AUSGANGSTEXT:
* * *

Apotheken müssen mit Konkurrenz leben – zumindest wenn es die Umstände erfordern. Der Europäische Gerichtshof (EuGH) fordert von Österreich Ausnahmen vom System der Bedarfsplanung; wie diese aussehen könnten, verraten die Richter nicht. Mag. Rainer Prinz, Justiziar und stellvertretender Direktor der Österreichischen Apothekerkammer (ÖAK), erklärt im Interview mit APOTHEKE ADHOC, warum er keinen Grund für Panik sieht, sich aber trotzdem Sorgen macht.
ADHOC: Nach dem EuGH-Urteil: Hält das Modell der Bedarfsprüfung?
PRINZ: Hier herrscht nicht die ganze große Aufregung. Ich denke, das bekommen wir in den Griff. Allerdings befürchte ich, dass die Frage, wann besondere örtliche Gegebenheiten vorliegen, die Ausnahmen vom bisherigen Bedarfsprüfungssystem rechtfertigen, von den Gerichten in vielen Einzelfällen entschieden werden muss.
ADHOC: Verstehen Sie die Kritik der EU-Richter?
PRINZ: Nein. Es gibt nirgendwo in Österreich einen Versorgungsmangel. Die Apotheken sind in Österreich bedarfsgerecht verteilt, 94,3 Prozent der österreichischen Bevölkerung können die nächste Apotheke innerhalb von zehn Minuten erreichen. Zusätzlich stehen ärztliche Hausapotheken für die Versorgung der Patienten der hausapothekenführenden Ärzte zur Verfügung. Für mmobile Personen besteht auch die Möglichkeit der Zustellung durch Apotheken.
ADHOC: Wird das Urteil positive Auswirkungen haben?
PRINZ: Das Urteil wird bei besonderen örtlichen Gegebenheiten neue Apotheken ermöglichen und daher das Bedarfsprüfungssystem flexibler gestalten. Diese Flexibilität kann man positiv sehen.
ADHOC: Das heißt?

* * *

Daten zum Schlussfolgern über Szenengeometrie
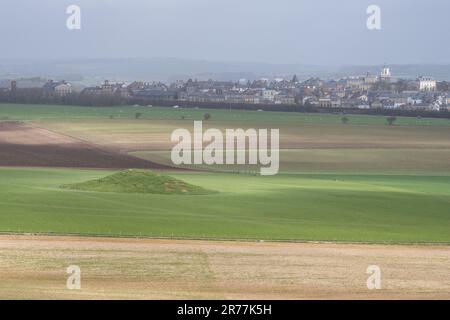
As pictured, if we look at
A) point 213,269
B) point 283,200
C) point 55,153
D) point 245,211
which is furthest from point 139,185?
point 55,153

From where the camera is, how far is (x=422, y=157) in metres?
75.9

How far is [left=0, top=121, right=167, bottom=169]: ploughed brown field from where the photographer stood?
218ft

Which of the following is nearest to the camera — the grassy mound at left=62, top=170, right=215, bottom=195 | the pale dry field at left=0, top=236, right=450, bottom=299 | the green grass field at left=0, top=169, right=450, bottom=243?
the pale dry field at left=0, top=236, right=450, bottom=299

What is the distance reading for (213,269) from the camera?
95.0 ft

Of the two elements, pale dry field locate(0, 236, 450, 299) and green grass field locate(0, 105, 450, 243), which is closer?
pale dry field locate(0, 236, 450, 299)

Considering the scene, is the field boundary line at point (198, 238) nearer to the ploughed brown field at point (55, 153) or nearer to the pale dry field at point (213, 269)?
the pale dry field at point (213, 269)

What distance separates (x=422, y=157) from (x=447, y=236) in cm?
3899

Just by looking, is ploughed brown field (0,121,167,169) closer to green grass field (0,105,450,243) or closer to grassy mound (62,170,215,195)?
green grass field (0,105,450,243)

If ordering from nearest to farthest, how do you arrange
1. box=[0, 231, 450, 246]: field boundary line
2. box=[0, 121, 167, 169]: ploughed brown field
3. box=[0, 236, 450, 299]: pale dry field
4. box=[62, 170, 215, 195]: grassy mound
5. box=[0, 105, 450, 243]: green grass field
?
box=[0, 236, 450, 299]: pale dry field
box=[0, 231, 450, 246]: field boundary line
box=[0, 105, 450, 243]: green grass field
box=[62, 170, 215, 195]: grassy mound
box=[0, 121, 167, 169]: ploughed brown field

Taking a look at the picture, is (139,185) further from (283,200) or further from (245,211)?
(245,211)

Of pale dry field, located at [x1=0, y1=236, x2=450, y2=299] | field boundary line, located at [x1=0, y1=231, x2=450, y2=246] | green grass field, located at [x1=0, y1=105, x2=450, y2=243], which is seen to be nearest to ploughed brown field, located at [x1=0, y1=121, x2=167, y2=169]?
green grass field, located at [x1=0, y1=105, x2=450, y2=243]

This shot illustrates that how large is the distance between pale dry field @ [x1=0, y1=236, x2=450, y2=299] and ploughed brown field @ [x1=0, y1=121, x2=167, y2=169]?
32.4 m

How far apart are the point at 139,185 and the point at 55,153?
84.5ft
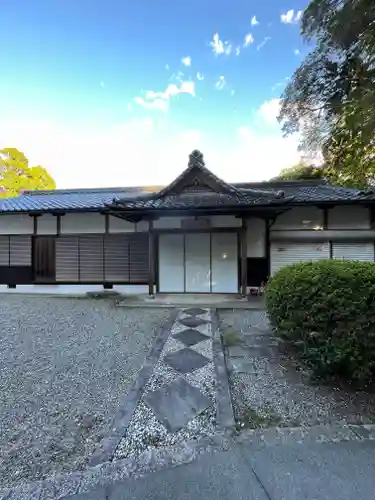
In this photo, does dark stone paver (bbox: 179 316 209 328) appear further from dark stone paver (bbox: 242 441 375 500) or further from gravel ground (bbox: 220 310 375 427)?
dark stone paver (bbox: 242 441 375 500)

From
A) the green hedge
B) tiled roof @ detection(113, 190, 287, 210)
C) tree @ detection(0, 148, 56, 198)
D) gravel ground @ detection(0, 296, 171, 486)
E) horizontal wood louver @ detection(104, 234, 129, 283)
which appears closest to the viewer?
gravel ground @ detection(0, 296, 171, 486)

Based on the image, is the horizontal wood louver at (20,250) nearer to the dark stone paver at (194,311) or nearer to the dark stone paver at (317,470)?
the dark stone paver at (194,311)

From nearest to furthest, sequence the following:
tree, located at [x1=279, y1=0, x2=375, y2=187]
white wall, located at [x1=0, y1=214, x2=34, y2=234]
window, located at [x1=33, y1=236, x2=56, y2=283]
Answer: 1. tree, located at [x1=279, y1=0, x2=375, y2=187]
2. window, located at [x1=33, y1=236, x2=56, y2=283]
3. white wall, located at [x1=0, y1=214, x2=34, y2=234]

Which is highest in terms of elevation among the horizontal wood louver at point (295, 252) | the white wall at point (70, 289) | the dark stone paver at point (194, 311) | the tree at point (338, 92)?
the tree at point (338, 92)

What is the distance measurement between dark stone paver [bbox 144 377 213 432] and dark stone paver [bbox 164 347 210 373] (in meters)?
0.38

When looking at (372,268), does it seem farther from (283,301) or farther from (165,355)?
(165,355)

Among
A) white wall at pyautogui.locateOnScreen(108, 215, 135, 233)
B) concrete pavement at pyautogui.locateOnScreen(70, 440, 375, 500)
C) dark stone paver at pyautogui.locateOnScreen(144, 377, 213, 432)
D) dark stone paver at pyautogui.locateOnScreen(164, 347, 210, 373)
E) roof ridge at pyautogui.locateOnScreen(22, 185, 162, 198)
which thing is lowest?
dark stone paver at pyautogui.locateOnScreen(144, 377, 213, 432)

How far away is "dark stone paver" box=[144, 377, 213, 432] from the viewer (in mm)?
2344

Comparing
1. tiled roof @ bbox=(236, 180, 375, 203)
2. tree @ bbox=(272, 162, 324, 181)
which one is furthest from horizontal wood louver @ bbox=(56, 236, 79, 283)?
tree @ bbox=(272, 162, 324, 181)

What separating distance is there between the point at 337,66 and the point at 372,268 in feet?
29.9

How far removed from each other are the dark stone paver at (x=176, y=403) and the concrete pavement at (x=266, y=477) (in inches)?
20.4

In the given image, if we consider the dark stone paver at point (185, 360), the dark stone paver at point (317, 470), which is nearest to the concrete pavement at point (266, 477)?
the dark stone paver at point (317, 470)

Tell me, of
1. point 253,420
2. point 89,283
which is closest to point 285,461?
point 253,420

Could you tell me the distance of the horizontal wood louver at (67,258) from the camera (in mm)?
8922
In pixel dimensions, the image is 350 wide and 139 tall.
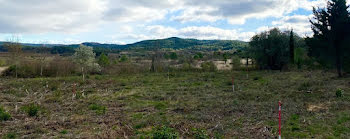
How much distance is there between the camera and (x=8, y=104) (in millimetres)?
10219

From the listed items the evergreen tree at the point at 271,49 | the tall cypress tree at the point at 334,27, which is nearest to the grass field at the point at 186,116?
the tall cypress tree at the point at 334,27

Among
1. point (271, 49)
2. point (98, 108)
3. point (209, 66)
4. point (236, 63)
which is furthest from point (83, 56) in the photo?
point (271, 49)

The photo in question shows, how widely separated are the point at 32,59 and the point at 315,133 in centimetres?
2579

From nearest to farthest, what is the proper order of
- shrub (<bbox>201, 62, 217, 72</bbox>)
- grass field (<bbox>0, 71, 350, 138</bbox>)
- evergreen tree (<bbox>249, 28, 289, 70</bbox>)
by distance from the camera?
grass field (<bbox>0, 71, 350, 138</bbox>)
evergreen tree (<bbox>249, 28, 289, 70</bbox>)
shrub (<bbox>201, 62, 217, 72</bbox>)

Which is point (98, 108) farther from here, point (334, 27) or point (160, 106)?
point (334, 27)

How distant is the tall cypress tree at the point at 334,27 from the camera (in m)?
15.9

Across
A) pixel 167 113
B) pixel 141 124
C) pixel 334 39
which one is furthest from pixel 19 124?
pixel 334 39

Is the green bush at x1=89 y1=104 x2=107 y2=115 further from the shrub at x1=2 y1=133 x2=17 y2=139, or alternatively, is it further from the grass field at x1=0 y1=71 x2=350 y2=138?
the shrub at x1=2 y1=133 x2=17 y2=139

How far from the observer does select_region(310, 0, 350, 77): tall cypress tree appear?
15.9m

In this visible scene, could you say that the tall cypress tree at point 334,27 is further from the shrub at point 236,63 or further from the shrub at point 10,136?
the shrub at point 10,136

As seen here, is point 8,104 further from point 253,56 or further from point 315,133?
point 253,56

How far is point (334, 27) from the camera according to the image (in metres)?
16.3

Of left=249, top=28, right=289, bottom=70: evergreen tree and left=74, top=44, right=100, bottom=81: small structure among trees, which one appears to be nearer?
left=74, top=44, right=100, bottom=81: small structure among trees

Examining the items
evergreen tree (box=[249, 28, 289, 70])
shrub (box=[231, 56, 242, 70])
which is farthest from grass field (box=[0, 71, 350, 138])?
shrub (box=[231, 56, 242, 70])
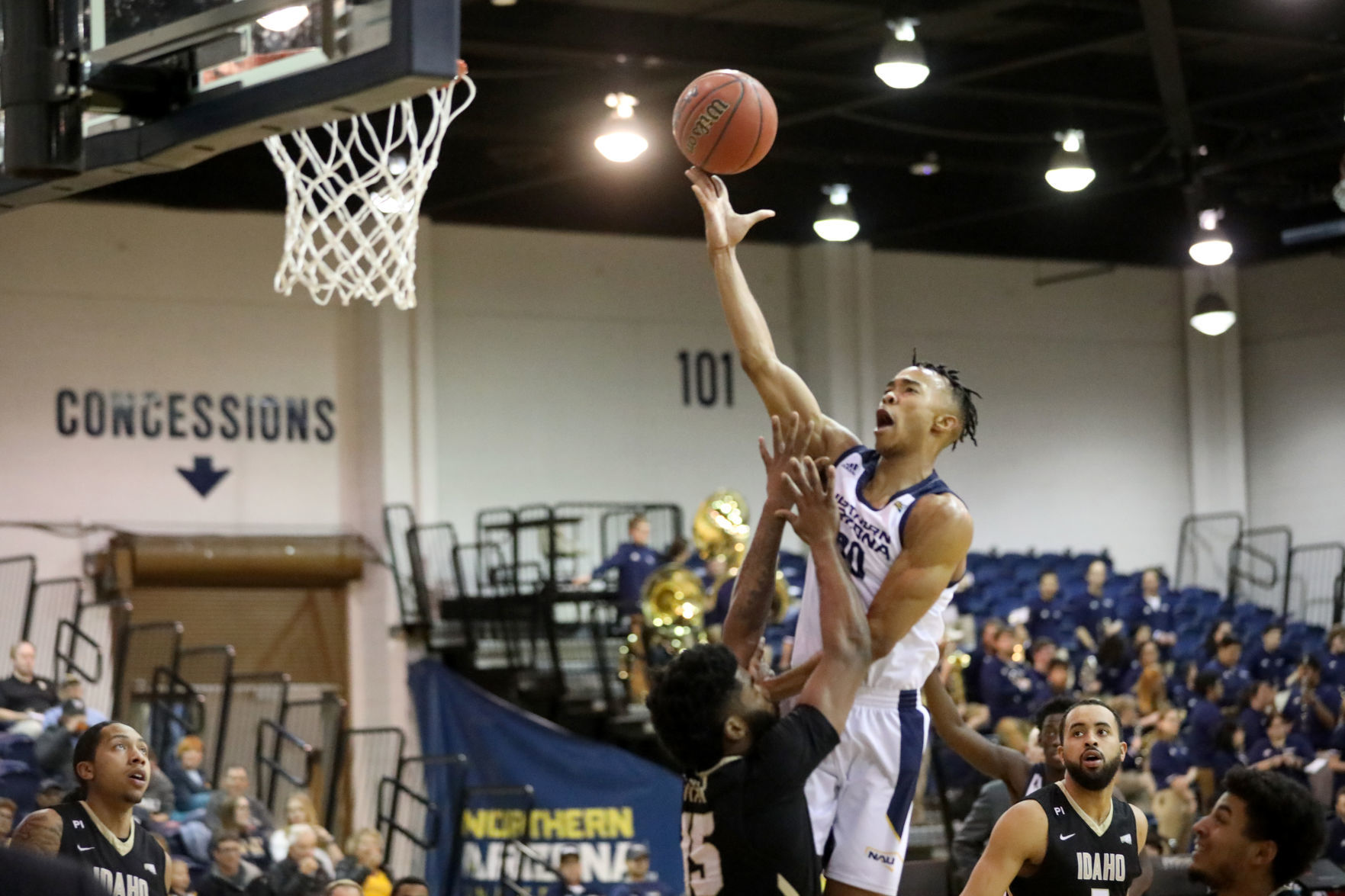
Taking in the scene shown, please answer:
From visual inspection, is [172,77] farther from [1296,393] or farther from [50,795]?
[1296,393]

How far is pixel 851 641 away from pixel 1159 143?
11947 mm

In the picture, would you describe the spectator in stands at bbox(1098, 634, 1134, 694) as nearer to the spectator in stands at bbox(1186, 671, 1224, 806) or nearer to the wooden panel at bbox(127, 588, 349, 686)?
the spectator in stands at bbox(1186, 671, 1224, 806)

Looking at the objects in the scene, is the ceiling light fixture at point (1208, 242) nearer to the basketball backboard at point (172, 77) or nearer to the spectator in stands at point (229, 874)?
the spectator in stands at point (229, 874)

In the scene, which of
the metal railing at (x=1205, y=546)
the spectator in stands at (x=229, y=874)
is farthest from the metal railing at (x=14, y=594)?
the metal railing at (x=1205, y=546)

* * *

AUFGABEN:
1: Geben Sie alle Fragen wörtlich wieder, die ADHOC im Interview zum EuGH-Urteil über Apotheken an Prinz stellt.
2: Führen Sie das Interview zum EuGH-Urteil über Apotheken nach dem letzten Satz weiter.
Die Einträge stammen aus einer anderen Quelle.

LÖSUNGEN:
1:
- Nach dem EuGH-Urteil: Hält das Modell der Bedarfsprüfung?
- Verstehen Sie die Kritik der EU-Richter?
- Wird das Urteil positive Auswirkungen haben?
- Das heißt?

2:
PRINZ: Es gibt Städte, wo sich die Apotheken auf Grund der historischen Entwicklung in der Innenstadt konzentrieren, aber in Wohngebieten außerhalb des Zentrums die Errichtung neuer Apotheken bisher gesetzlich nicht möglich war. Diese Apotheken genießen künftig weniger Schutz und stehen wahrscheinlich vor der Entscheidung, an bedarfsgerechtere Standorte zu verlegen.
ADHOC: Mit welchen negativen Auswirkungen rechnen Sie?
PRINZ: Mich beunruhigt die Aussicht, dass es gerechtfertigt sein soll, durch Neugründungen bestehende Apotheken in ihrer Existenz zu gefährden. Diese versorgen schließlich auch Patienten. Wer entscheidet hier, welche Patientengruppe Vorrang hat? Der EuGH hat das meines Erachtens nicht ausreichend berücksichtigt.
ADHOC: Inwiefern?
PRINZ: Wir sind das einzige Land in Europa, das vorrangig negative Niederlassungskriterien hat: Bei uns wird nicht geprüft, wie viele Personen die neue Apotheke versorgt, sondern ob die bestehenden Apotheken weiter existieren können. Dieses System beruht auf einer Entscheidung des österreichischen Verfassungsgerichtshofes, der positive Bedarfskriterien in Form einer Personenzahl für die neue Apotheke als zu großen Eingriff in die Erwerbsfreiheit erachtet.
ADHOC: Wie könnten die geforderten Ausnahmen aussehen?
PRINZ: Ich halte eine Verschriftlichung für schwierig, weil wir dann schnell in Kasuistiken landen, die dann doch nicht alle Fälle abbilden. Wünschenswert wäre es, wenn der Gesetzgeber einen Katalog von Kriterien festlegt. Diese sollten den Behörden eine Beurteilung ermöglichen, ob besondere örtliche Gegebenheiten vorliegen, die für die bestehenden Apotheken eine Unterschreitung der Existenzsicherungsschwelle von 5500 Personen rechtfertigen.
ADHOC: Ist die Zahl von 5500 zu versorgenden Personen pro Apotheke noch zeitgemäß?
PRINZ: Mehr als je zuvor. Selbst wenn in der Vergangenheit die Zahl von 5500 Personen verglichen mit anderen Ländern hoch war: In Zeiten steigender Anforderungen an die Apotheken und sinkender Margen sind wir froh, dass wir starke Versorgungseinheiten haben. Leistungsschwache Kleinbetriebe können schnell zum Problem werden und würden den Bedürfnissen und berechtigten Erwartungen der Bevölkerung nicht gerecht.